(Collected data)
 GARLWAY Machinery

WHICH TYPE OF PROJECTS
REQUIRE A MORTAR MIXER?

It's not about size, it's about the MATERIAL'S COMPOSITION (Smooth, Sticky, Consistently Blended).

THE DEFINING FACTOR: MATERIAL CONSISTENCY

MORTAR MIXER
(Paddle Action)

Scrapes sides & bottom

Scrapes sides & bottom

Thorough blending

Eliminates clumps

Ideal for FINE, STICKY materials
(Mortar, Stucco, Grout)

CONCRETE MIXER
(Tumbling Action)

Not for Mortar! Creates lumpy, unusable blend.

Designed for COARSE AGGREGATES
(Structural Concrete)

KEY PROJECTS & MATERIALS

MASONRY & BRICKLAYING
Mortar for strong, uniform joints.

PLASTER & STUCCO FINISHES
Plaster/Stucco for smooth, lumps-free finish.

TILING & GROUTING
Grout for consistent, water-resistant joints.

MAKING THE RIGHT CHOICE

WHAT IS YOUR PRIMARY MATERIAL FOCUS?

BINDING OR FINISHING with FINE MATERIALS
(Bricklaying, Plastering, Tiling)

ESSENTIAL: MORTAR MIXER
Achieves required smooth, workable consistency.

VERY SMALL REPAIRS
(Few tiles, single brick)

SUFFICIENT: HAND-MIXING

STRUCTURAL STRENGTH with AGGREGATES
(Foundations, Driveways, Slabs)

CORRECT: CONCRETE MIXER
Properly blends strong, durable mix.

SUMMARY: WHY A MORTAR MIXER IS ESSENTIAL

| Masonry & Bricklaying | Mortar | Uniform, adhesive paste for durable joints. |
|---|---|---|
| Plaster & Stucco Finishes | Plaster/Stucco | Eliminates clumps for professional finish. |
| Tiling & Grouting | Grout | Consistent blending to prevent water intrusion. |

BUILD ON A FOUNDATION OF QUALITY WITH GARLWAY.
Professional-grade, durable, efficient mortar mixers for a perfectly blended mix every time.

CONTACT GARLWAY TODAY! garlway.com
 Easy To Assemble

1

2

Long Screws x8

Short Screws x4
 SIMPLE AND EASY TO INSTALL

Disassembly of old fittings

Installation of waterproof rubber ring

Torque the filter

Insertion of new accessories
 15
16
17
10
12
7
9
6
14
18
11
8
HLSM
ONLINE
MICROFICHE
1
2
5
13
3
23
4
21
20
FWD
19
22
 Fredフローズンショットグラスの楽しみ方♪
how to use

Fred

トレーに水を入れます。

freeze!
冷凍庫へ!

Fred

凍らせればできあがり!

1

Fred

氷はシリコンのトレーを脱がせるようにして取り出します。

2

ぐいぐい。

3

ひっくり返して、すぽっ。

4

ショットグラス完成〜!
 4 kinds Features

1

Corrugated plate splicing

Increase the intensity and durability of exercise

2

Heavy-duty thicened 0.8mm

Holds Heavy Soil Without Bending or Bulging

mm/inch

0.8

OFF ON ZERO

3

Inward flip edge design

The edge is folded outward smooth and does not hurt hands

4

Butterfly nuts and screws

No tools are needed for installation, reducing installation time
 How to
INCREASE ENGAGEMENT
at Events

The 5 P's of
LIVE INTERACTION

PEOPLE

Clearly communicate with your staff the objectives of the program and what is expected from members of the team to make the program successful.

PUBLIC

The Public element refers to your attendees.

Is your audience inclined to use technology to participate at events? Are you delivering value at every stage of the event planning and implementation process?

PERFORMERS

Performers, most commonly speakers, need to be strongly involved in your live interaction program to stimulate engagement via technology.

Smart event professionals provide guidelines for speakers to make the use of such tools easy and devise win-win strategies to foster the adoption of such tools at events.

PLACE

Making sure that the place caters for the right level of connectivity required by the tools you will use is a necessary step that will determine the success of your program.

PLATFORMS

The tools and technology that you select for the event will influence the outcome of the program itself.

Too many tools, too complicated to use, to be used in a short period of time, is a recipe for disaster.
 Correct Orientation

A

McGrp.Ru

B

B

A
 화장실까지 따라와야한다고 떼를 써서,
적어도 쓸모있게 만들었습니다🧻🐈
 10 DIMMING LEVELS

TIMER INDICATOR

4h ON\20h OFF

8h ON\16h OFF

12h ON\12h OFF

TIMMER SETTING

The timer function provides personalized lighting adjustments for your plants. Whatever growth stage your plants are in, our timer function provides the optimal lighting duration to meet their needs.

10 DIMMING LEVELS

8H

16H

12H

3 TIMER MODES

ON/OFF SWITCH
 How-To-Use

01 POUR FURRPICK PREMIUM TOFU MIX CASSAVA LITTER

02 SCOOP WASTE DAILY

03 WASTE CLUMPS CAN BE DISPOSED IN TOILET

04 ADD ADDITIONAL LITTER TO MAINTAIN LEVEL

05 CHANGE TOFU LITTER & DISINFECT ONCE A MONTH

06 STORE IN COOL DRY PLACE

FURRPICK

* Task statement *
Every line that holds the word "blending" should be copied from the records above.

* Output of the exercise *
Thorough blending
| Tiling & Grouting | Grout | Consistent blending to prevent water intrusion. |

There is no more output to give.